One of the most important lines from Fight Club, I think, is, "Goddammit, an entire generation pumping gas, waiting tables; working shit jobs we hate so we can buy shit we don't need. We were all told that one day we'd be millionaires, movies gods, and rock-stars, but we won't. We're slowly learning that fact, and we are very pissed off." Because that is what our generic lifestyles have turned into. Not culture, not spiritual way of life, but a mediocre lifestyle mass marketed and sold to us in stylish packaging of individuality of choice. Pick a job, pick a family, then pick all the pointless crap you have options of buying. The only way these men could have a spiritual experience was to say "fuck it," take their shirts off, forget their image, forget who they are ("Fuck what you know, forget what you think you know about life, friendship, and especially about you and me."), and then proceed to engage in mental state of primal fear as they beat the shit out each other. It is raw, primitive, animalistic, but it was the only way for them to have a real experience. Not to experience something that was prepackaged as brand and mass marketed to them. They had to forget everything and beat each other senseless in order to escape generica and have a true, real, spiritual experience. And in actuality, that might be the only way for any of us to have a real spiritual experience anymore. Even something as sacred as church, yoga, mass prayer, meditation, et cetera is a mass marketed, generic experience of salvation and "awakening."
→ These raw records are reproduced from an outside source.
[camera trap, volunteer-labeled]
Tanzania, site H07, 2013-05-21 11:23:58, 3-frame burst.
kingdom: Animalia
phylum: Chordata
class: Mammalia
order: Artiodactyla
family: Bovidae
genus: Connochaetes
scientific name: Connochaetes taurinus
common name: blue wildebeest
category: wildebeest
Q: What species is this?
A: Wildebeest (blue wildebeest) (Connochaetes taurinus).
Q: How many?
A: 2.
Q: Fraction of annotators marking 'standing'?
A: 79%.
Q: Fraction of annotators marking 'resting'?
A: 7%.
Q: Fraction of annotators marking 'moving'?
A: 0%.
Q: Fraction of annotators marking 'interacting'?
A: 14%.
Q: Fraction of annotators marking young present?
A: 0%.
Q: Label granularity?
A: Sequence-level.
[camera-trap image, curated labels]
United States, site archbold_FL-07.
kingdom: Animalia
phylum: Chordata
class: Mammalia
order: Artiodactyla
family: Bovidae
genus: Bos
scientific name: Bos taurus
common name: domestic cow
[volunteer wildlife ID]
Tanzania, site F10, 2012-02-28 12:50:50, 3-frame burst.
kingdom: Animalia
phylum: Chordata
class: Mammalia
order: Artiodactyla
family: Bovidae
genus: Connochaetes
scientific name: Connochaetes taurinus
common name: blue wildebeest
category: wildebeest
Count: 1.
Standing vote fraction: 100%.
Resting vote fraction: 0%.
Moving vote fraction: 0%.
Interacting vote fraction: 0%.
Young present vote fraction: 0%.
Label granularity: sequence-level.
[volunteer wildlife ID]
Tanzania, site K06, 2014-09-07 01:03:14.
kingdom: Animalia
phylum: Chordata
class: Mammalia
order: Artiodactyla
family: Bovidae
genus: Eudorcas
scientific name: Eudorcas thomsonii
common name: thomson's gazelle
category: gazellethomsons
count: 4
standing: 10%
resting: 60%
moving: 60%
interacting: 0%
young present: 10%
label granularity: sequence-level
Take another movie, A Day Without A Mexican. It's generally popular because it's funny to get a glimpse of what our world would be like without Mexicans. Of course, there's the danger; the director had a vision, and a good one I might add, and we missed the point because the movie was funny. The point of A Day Without A Mexican is about being Mexican, and being Mexican is not ethnic, it's cultural. "You belong to the people who taught you the world... My heart is Mexican." BAM! Right there is the whole movie! But it gets misconstrued or lost entirely.
A final example that is very dear to me is the TV show Lost. Many people didn't like it, just because of the ending. Because apparently how something ends is the most important thing, like, ever! If I may modify a Mitch Hedberg joke: I hated that apple because it turned out to be a core! But we confuse the story for the point of the story. The show Lost had a very vital message that, ironically, gets lost. The point was everyone's relationships to each other; how they met, how they got along, or how they fought; how their lives were entangled, how they lived together. At the very end of the show Christian Sheppard says, "The most important thing in your life was the time you spent with these people." That's because that is the most important thing for us. Like Fight Club, our lives are shallow and empty because the things we own end up owning us. It doesn't matter that your life turned out this way or that way, nor does it matter how much we try to change it. It doesn't matter if we lose this stuff or are left with nothing. The most important thing is the people we share our brief time with in life.
That message gets lost in the show because we're too shallow when it comes to storytelling. We want storytelling to be as generic as The Little Mermaid, or My Big Fat Greek Wedding. And isn't that the point of Fight Club? If you can't grasp the experience by forgetting all the other distractions in the story, then you aren't meant to have the experience. You can't have the experience of something greater than yourself if you aren't willing to take some punches to the face.
The ultimate danger is that in missing the essence of film, our modern day form of storytelling, is that we will never understand ourselves. If pop culture can tells us more about who we are than any other medium, then misunderstanding that means we will be lost in generica, forever mass marketed how we should live, feel, and consume as human beings in an illusory democracy of pointless choices.
Pick your poison, because consumption of brands is the only religious experience we have left.